How does DC/2 work? Well, to record a video you simply start DC/2 and run it in parallel to what you want to capture. DC/2 just regularily captures the contents of the screen in Real Time, that is records exactly what you can see on your display. A single VGA display at a 256 colors resolution requires 307200 bytes video memory, this is quite an impressive data volume! Usually you can compress this to about 1/10th of the original size, but unfortunately compression takes time, and we don't have time while capturing data in Real Time.
So we have to optimize two diverging problems:
Therefore DC/2 had to employ an ultra fast and efficient compression algorithm, which was designed after DeltaFrame processing method. A screen content, called ImageFrame, is compared with the previous ImageFrame, all differences between them are recorded as the so-called DeltaFrame. The DeltaFrames are then saved in Real Time to the harddisk. If nothing changes between 2 ImageFrames, the DeltaFrame is empty, if something changes all changed lines are recorded in the DeltaFrame (for each differing line the different pixels beginning with the first pixel changed to the last one, aligned in 32 bit words, is saved).

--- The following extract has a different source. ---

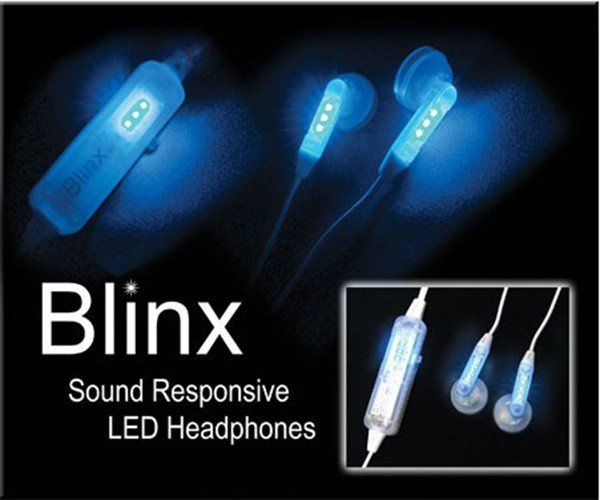 Blinx Sound Responsive Light-Up Headphones Will Make You Look Like a Total Dweeb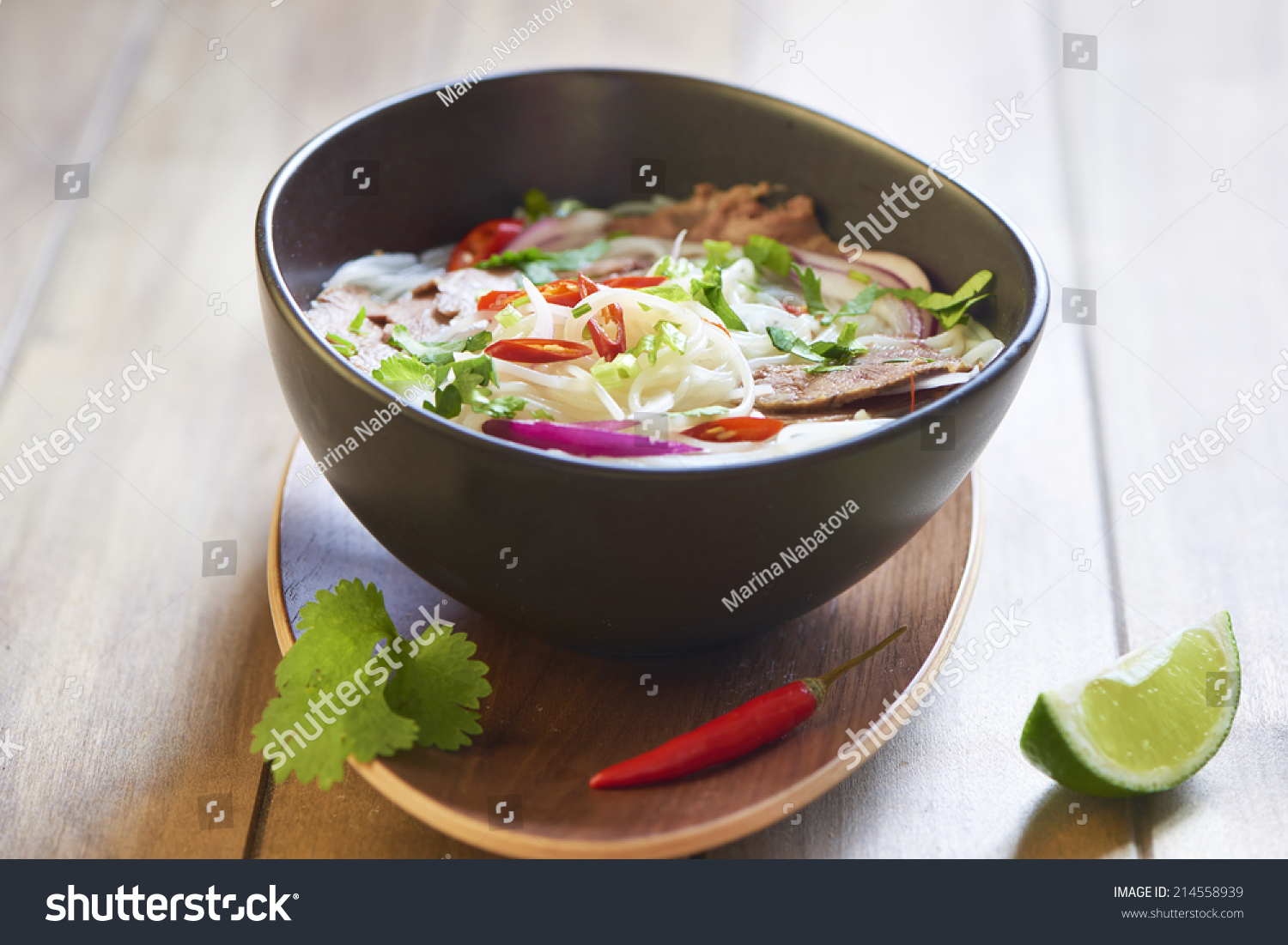 Pho Bo, Vietnamese Food, Rice Noodle Soup With Sliced Beef Stock Photo ...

But how can one get an ImageFrame? Again there are two choices:
These memory banks are windows into the whole video RAM and as their size (the aperture size) is smaller than the whole video RAM, one has to switch between the memory banks to copy the whole video RAM. Also the length of a scanline in video RAM seems to be a multiple of 2, which gives for a VGA row which has 640 pixels a scanline length of 1024, again some computational power is required (neglecting a possible bug in DIVE).
After recording has finished, all ImageFrames taken are decompressed out of the first ImageFrame and all DeltaFrames saved while recording. These ImageFrams are then saved as standard, compressed and numbered OS/2 bitmaps, which can then be imported to the AVI file utility of VideoIn to create an uncompressed video. The AVI file utility not only requires hundreds of megabytes temporary space, but the created video is uncompressed and therefore also takes hundreds of megabytes space per minute video.
The VideoIn recorder is then used to create a compressed video, and it really gets compressed then! It takes minutes to compress 1 minute video, but the hundreds of megabytes are then reduced to a few hundred kilobytes.
If you want to add sound to your video, just use the Digital Audio Recorder from MMPM/2 to capture your audio data, just ensure that the audio is slightly longer than the video. Again the AVI file utility is used to merge the video and audio - and ready is your new video (and you can get rid of the megabytes temporary space)!
Theoretically you can capture under any resolution, the higher the resolution the lower the frame rate you can get. On my PC750 (Pentium 133) I can get a frame rate of 5.5 at VGA 640*480 which gets reduced to about 1 at 1280*1024 - that's the difference between 300kB and 1.3MB video RAM!